## EXERCISE GOAL
An exact copy of the data is required. No picture may appear in it.

[Stored data]

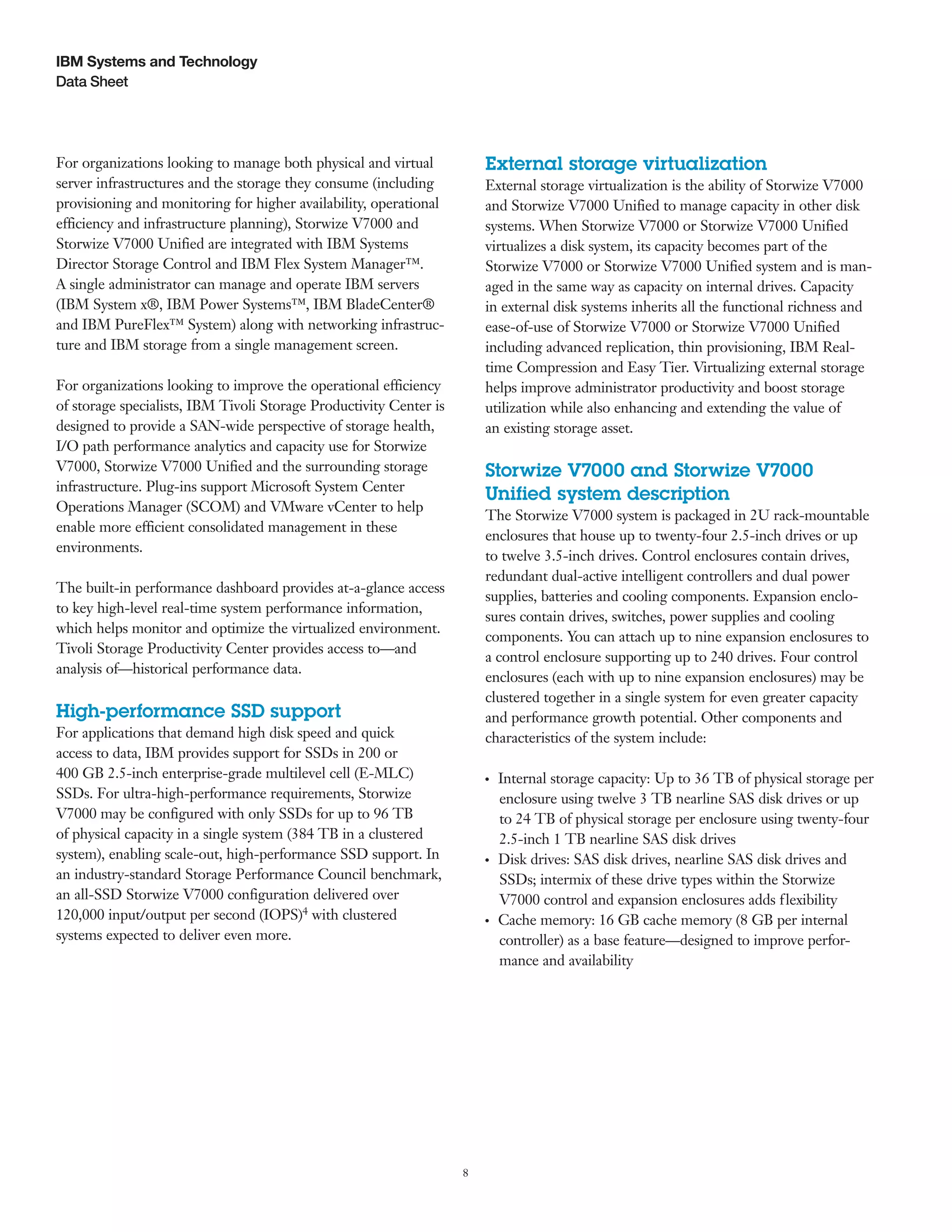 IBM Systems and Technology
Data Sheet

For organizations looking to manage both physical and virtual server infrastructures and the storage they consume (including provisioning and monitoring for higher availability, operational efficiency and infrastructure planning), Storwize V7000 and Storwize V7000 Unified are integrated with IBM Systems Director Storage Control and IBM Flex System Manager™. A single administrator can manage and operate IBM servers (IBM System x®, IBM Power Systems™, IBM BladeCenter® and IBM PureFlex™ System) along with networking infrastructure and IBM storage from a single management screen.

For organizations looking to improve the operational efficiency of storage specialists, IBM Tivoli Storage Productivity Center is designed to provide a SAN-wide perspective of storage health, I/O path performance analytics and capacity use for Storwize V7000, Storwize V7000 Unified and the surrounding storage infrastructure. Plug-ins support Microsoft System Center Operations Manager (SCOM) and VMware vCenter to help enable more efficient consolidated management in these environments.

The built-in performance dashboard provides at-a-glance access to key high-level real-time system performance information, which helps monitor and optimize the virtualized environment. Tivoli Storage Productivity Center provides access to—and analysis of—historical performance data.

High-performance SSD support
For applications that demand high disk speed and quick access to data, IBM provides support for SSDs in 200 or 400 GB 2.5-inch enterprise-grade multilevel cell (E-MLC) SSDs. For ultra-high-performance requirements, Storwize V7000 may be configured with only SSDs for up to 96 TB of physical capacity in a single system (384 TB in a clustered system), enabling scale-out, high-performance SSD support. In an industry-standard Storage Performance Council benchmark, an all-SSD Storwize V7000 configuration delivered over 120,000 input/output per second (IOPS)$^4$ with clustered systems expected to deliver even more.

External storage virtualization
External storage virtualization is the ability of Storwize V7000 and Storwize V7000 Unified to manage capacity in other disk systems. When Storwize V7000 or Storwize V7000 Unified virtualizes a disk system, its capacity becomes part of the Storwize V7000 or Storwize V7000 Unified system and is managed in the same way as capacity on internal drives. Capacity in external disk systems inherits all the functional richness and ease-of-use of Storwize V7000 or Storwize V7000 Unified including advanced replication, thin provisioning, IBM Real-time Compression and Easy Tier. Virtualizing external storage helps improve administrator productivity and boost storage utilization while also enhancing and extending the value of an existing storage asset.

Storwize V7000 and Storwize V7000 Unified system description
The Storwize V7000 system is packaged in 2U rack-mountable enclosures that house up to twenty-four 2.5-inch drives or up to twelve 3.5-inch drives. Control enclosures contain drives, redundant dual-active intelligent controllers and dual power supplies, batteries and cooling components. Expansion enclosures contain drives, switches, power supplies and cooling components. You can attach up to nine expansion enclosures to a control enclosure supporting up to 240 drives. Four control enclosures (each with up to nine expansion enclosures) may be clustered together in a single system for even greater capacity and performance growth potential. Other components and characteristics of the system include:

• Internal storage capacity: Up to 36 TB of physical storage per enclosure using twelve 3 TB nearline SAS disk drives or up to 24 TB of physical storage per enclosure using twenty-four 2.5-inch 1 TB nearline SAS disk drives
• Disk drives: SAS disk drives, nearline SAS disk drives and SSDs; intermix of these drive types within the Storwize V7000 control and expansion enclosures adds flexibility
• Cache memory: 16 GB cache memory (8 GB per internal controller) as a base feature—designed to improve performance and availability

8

## SOLUTION TO THE PROBLEM
 IBM Systems and Technology
Data Sheet

For organizations looking to manage both physical and virtual server infrastructures and the storage they consume (including provisioning and monitoring for higher availability, operational efficiency and infrastructure planning), Storwize V7000 and Storwize V7000 Unified are integrated with IBM Systems Director Storage Control and IBM Flex System Manager™. A single administrator can manage and operate IBM servers (IBM System x®, IBM Power Systems™, IBM BladeCenter® and IBM PureFlex™ System) along with networking infrastructure and IBM storage from a single management screen.

For organizations looking to improve the operational efficiency of storage specialists, IBM Tivoli Storage Productivity Center is designed to provide a SAN-wide perspective of storage health, I/O path performance analytics and capacity use for Storwize V7000, Storwize V7000 Unified and the surrounding storage infrastructure. Plug-ins support Microsoft System Center Operations Manager (SCOM) and VMware vCenter to help enable more efficient consolidated management in these environments.

The built-in performance dashboard provides at-a-glance access to key high-level real-time system performance information, which helps monitor and optimize the virtualized environment. Tivoli Storage Productivity Center provides access to—and analysis of—historical performance data.

High-performance SSD support
For applications that demand high disk speed and quick access to data, IBM provides support for SSDs in 200 or 400 GB 2.5-inch enterprise-grade multilevel cell (E-MLC) SSDs. For ultra-high-performance requirements, Storwize V7000 may be configured with only SSDs for up to 96 TB of physical capacity in a single system (384 TB in a clustered system), enabling scale-out, high-performance SSD support. In an industry-standard Storage Performance Council benchmark, an all-SSD Storwize V7000 configuration delivered over 120,000 input/output per second (IOPS)$^4$ with clustered systems expected to deliver even more.

External storage virtualization
External storage virtualization is the ability of Storwize V7000 and Storwize V7000 Unified to manage capacity in other disk systems. When Storwize V7000 or Storwize V7000 Unified virtualizes a disk system, its capacity becomes part of the Storwize V7000 or Storwize V7000 Unified system and is managed in the same way as capacity on internal drives. Capacity in external disk systems inherits all the functional richness and ease-of-use of Storwize V7000 or Storwize V7000 Unified including advanced replication, thin provisioning, IBM Real-time Compression and Easy Tier. Virtualizing external storage helps improve administrator productivity and boost storage utilization while also enhancing and extending the value of an existing storage asset.

Storwize V7000 and Storwize V7000 Unified system description
The Storwize V7000 system is packaged in 2U rack-mountable enclosures that house up to twenty-four 2.5-inch drives or up to twelve 3.5-inch drives. Control enclosures contain drives, redundant dual-active intelligent controllers and dual power supplies, batteries and cooling components. Expansion enclosures contain drives, switches, power supplies and cooling components. You can attach up to nine expansion enclosures to a control enclosure supporting up to 240 drives. Four control enclosures (each with up to nine expansion enclosures) may be clustered together in a single system for even greater capacity and performance growth potential. Other components and characteristics of the system include:

• Internal storage capacity: Up to 36 TB of physical storage per enclosure using twelve 3 TB nearline SAS disk drives or up to 24 TB of physical storage per enclosure using twenty-four 2.5-inch 1 TB nearline SAS disk drives
• Disk drives: SAS disk drives, nearline SAS disk drives and SSDs; intermix of these drive types within the Storwize V7000 control and expansion enclosures adds flexibility
• Cache memory: 16 GB cache memory (8 GB per internal controller) as a base feature—designed to improve performance and availability

8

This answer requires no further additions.